Put every line of the records, from the line with "Viewing the photograph, is" through the last line, into a JSON list of strings, one string per line. Leave out blank lines.

GIVEN ENTRIES
——————

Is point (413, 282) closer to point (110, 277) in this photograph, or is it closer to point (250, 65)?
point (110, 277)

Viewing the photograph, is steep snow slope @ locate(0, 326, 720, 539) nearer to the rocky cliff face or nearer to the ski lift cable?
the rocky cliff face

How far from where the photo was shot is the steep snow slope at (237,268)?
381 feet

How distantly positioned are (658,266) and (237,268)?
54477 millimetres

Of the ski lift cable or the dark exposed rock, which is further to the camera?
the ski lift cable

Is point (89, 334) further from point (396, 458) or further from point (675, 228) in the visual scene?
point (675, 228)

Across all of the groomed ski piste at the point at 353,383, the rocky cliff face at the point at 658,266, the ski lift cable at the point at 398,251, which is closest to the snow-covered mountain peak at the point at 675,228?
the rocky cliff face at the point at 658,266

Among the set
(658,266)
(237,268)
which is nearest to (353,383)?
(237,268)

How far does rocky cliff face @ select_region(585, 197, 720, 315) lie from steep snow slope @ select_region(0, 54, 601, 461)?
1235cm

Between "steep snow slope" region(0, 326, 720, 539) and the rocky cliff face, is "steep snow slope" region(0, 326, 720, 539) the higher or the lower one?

——————

WRITTEN SOLUTION
[
  "Viewing the photograph, is steep snow slope @ locate(0, 326, 720, 539) nearer to the rocky cliff face or nearer to the ski lift cable?",
  "the rocky cliff face",
  "How far from where the photo was shot is the steep snow slope at (237,268)?",
  "381 feet",
  "How distantly positioned are (658,266) and (237,268)?",
  "54477 millimetres",
  "Of the ski lift cable or the dark exposed rock, which is further to the camera?",
  "the ski lift cable",
  "Is point (89, 334) further from point (396, 458) or further from point (675, 228) in the visual scene?",
  "point (675, 228)",
  "Across all of the groomed ski piste at the point at 353,383, the rocky cliff face at the point at 658,266, the ski lift cable at the point at 398,251, which is closest to the snow-covered mountain peak at the point at 675,228?",
  "the rocky cliff face at the point at 658,266",
  "Among the set",
  "(658,266)",
  "(237,268)",
  "which is nearest to (353,383)?",
  "(237,268)",
  "How far does rocky cliff face @ select_region(585, 197, 720, 315) lie from steep snow slope @ select_region(0, 54, 601, 461)?",
  "1235cm",
  "Between \"steep snow slope\" region(0, 326, 720, 539) and the rocky cliff face, is \"steep snow slope\" region(0, 326, 720, 539) the higher or the lower one?"
]